I have a fix for this. But before putting it forward, can you please tell me about the below 1. email.header.Header.encode() --method How different is it from str.encode()? Does [1] method also performs what str.encode() does internally?
Forget about my previous comment. David Murray: One possible way to fix this issue is to ignore email.header.Header.encode() on Message values in email._policybase_Compat32._fold() if they come from BytesGenerator and not Generator. We can do this by encoding the value to bytes in email.generator.BytesGenerator._write_headers() Do you think its a fix? Or even values from ByteGenerators should be formatted using Header.encode()? In that case, I'd look into how it can be done.

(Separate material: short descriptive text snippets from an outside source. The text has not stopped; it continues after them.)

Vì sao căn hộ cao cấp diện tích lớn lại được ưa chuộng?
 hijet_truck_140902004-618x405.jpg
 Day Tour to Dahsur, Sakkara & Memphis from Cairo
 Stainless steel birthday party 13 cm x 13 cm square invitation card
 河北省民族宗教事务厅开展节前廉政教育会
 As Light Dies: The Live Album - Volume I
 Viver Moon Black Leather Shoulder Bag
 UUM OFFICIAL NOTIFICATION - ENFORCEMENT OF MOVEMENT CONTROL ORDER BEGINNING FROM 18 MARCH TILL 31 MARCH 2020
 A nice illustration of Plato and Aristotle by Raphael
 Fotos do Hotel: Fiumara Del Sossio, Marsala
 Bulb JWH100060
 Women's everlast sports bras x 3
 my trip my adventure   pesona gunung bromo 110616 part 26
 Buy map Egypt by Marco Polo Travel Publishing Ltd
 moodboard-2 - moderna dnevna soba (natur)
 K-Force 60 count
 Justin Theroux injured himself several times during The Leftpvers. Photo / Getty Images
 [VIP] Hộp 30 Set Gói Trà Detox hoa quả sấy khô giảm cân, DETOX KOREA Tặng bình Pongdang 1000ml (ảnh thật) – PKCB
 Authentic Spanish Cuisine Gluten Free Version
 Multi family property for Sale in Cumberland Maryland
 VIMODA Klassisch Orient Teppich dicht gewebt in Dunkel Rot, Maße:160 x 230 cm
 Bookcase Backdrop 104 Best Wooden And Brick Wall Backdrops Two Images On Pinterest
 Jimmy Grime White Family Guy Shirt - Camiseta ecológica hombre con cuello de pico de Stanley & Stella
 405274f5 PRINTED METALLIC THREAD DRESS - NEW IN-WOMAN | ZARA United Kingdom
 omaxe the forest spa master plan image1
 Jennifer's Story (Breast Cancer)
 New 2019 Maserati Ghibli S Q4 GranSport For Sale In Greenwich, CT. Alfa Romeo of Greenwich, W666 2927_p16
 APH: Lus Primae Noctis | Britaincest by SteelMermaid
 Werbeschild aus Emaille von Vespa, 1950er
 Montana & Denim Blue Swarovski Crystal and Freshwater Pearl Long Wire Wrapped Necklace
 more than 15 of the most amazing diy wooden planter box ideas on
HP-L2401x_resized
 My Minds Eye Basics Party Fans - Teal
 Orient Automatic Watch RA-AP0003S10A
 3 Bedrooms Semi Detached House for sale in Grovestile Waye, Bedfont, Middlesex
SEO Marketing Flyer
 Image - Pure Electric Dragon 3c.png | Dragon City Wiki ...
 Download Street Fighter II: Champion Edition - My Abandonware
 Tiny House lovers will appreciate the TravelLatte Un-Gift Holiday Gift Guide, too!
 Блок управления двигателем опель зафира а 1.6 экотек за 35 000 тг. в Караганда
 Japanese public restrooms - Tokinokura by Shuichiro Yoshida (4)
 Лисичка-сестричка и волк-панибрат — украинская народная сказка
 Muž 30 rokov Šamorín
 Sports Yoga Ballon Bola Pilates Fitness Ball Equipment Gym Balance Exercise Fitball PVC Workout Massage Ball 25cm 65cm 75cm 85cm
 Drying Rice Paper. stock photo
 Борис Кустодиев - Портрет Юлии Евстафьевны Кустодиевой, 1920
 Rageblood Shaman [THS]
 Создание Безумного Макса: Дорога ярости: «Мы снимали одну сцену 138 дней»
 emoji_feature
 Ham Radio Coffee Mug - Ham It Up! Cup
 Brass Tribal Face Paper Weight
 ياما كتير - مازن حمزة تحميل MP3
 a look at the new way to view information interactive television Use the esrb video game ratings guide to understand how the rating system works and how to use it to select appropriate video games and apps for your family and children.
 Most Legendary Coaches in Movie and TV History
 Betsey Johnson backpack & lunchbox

cte binary has nothing to do with headers (other than appearing as the value of the content-transfer-encoding header). It is about how the body of the email is handled. ByteGenerator needs to be modified to not do anything with a payload whose cte is binary other than write it to the output stream as bytes. This of course means it is ignoring max_line_length...so it is an interesting question whether or not CTE binary should be supported if max_line_length is anything other than 0/None.
Just 3.6 at this point, since really support for CTE binary is a new feature (there may even be a separate issue saying that, in which case this one should be closed as a duplicate). We don't auto-update the issue versions when a new release comes out. Issue 19003 is a bug involving the handling of bytes payloads (but not binary CTE) and so is different.